__Fragmento para leer__:
★ ★ ★ ★ ★

Salgo antes de la última clase, la última de todas, que
resultó ser un examen parcial. Y no sé muy bien si por ver cara a cara a la
soledad de nuevo, o por el estrés, pero tengo la sensación que se suele tener
justo al llegar a la última página de un libro y divisar el vacío final, tras
el punto y aparte. Comparto unas palabras con un alma afín, y una sonrisa, luego, la corazonada se hace un poco más fuerte.
Como el niño que cae y eleva desesperado la mirada en
busca del abrazo materno, me encamino a la librería más cercana. No pienso
hacer de flaneur más de lo necesario,
así que atravieso ambos claustros, el parking, cruzo la calle y entro,
haciéndome consciente, en un chispazo de claridad, de que mi sonrisa al ver todos
aquellos libros es un placer tan íntimo como la lectura misma.
Siento peligrar, por primera vez, una pasión. Y digo “peligrar”,
y no es gratuito, porque las pasiones verdaderas no desaparecen ni con la edad,
solo mutan en formas más complejas de amor. Cátedra, los lomos blancos y
negros, los recursos de última hora, la base de todo, una selección aleatoria
de títulos, el formato que me permitió cargar con Anna Karénina en el bolso
durante un tiempo. Tren arriba tren abajo, algunos días eran hasta dos horas enteras con Anna y Vronski y Dolli
y Ovlonski, y sobretodo, Lievin y la
infinidad épica de Tolstoi.

★ ★ ★ ★ ★

__Registros proporcionados__:
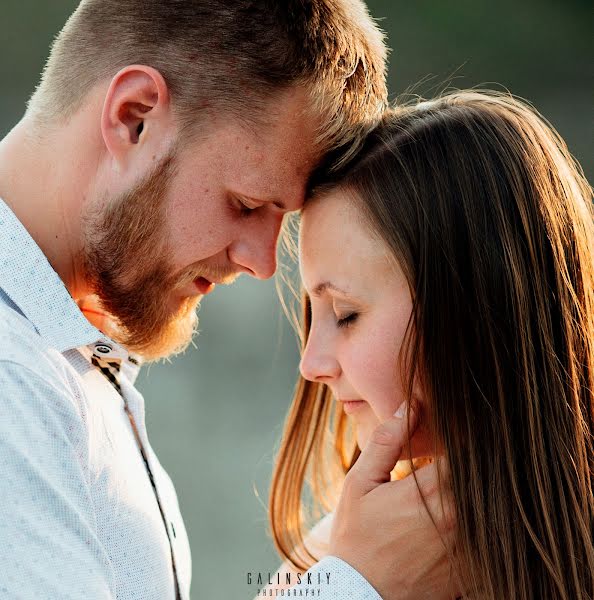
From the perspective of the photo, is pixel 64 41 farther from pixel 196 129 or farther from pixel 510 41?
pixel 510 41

★ ★ ★ ★ ★

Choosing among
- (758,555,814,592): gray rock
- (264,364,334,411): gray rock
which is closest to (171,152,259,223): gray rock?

★ ★ ★ ★ ★

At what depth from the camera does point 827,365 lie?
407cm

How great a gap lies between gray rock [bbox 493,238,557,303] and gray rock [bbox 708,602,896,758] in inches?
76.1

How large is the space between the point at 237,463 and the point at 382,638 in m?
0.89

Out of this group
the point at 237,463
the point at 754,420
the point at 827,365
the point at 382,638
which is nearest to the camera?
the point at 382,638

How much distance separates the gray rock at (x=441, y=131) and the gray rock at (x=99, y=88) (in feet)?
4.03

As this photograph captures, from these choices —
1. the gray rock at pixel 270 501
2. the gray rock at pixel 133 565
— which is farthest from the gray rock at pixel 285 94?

★ ★ ★ ★ ★

__Objetivo del ejercicio__: En el fragmento sobre la visita a la librería, reescribe el tramo que va desde "Como el niño" hasta "la lectura misma." y renombra "librería" como "biblioteca".

__La respuesta__:
Como el niño que cae y eleva desesperado la mirada en
busca del abrazo materno, me encamino a la biblioteca más cercana. No pienso
hacer de flaneur más de lo necesario,
así que atravieso ambos claustros, el parking, cruzo la calle y entro,
haciéndome consciente, en un chispazo de claridad, de que mi sonrisa al ver todos
aquellos libros es un placer tan íntimo como la lectura misma.